Re: Cirrus CI for macOS branches 16 and 15 broken

From
Tom Lane
Date:
Thomas Munro <thomas.munro@gmail.com> writes:
> On Mon, Aug 19, 2024 at 10:55 AM Tom Lane <tgl@sss.pgh.pa.us> wrote:
>> What this smells like is that MacPorts has to do some kind of database
>> update as a result of its major version change, and there are code
>> paths that are not expecting that to get invoked.  It makes sense
>> that unprivileged "port outdated" would fail to perform the database
>> update, but not quite as much for "sudo port unsetrequested installed"
>> to fail.  That case seems like a MacPorts bug; maybe worth filing?

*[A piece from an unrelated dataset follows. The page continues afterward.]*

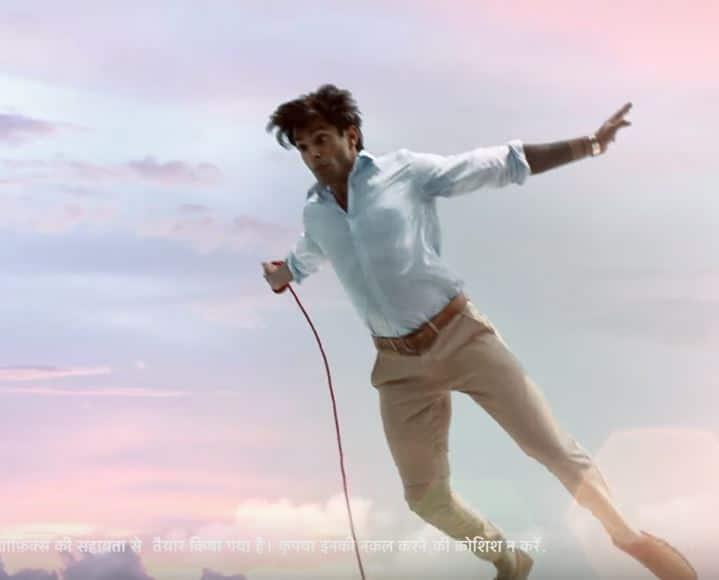 करण सिंह ग्रोवर ने 'मिस्टर बजाज' बनकर ली धांसू एंट्री, देखें वीडियो !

> Huh.  Right, interesting theory.  OK, I'll push that patch to use
> 2.10.1 anyway, and report what we observed to see what they say.

Actually, it's a bug that it's trying to force an upgrade on us, isn't
it?  Or does the CI recipe include something that asks for that?

            regards, tom lane



Re: Cirrus CI for macOS branches 16 and 15 broken

From
Tom Lane
Date:
I wrote:
> Interesting.  Now that I've finished "sudo port upgrade outdated",
> my laptop is back to a state where unprivileged "port outdated"
> is successful.

I confirmed on another machine that, immediately after "sudo port
selfupdate" from 2.9.3 to 2.10.1, I get

$ port outdated
sqlite error: attempt to write a readonly database (8) while executing query: CREATE INDEX registry.snapshot_file_id ON
snapshot_files(id)

but if I do "sudo port outdated", I get the right thing:

$ sudo port outdated
The following installed ports are outdated:
bash                           5.2.26_0 < 5.2.32_0
bind9                          9.18.27_0 < 9.20.0_3
... etc etc ...

and then once I've done that, unprivileged "port outdated" works
again:

$ port outdated
The following installed ports are outdated:
bash                           5.2.26_0 < 5.2.32_0
bind9                          9.18.27_0 < 9.20.0_3
... yadda yadda ...

So there's definitely some behind-the-back updating going on there.
I'm not sure why the CI script should trigger that though.  It
does do a couple of "port" calls without "sudo", but not in places
where the state should be only partially upgraded.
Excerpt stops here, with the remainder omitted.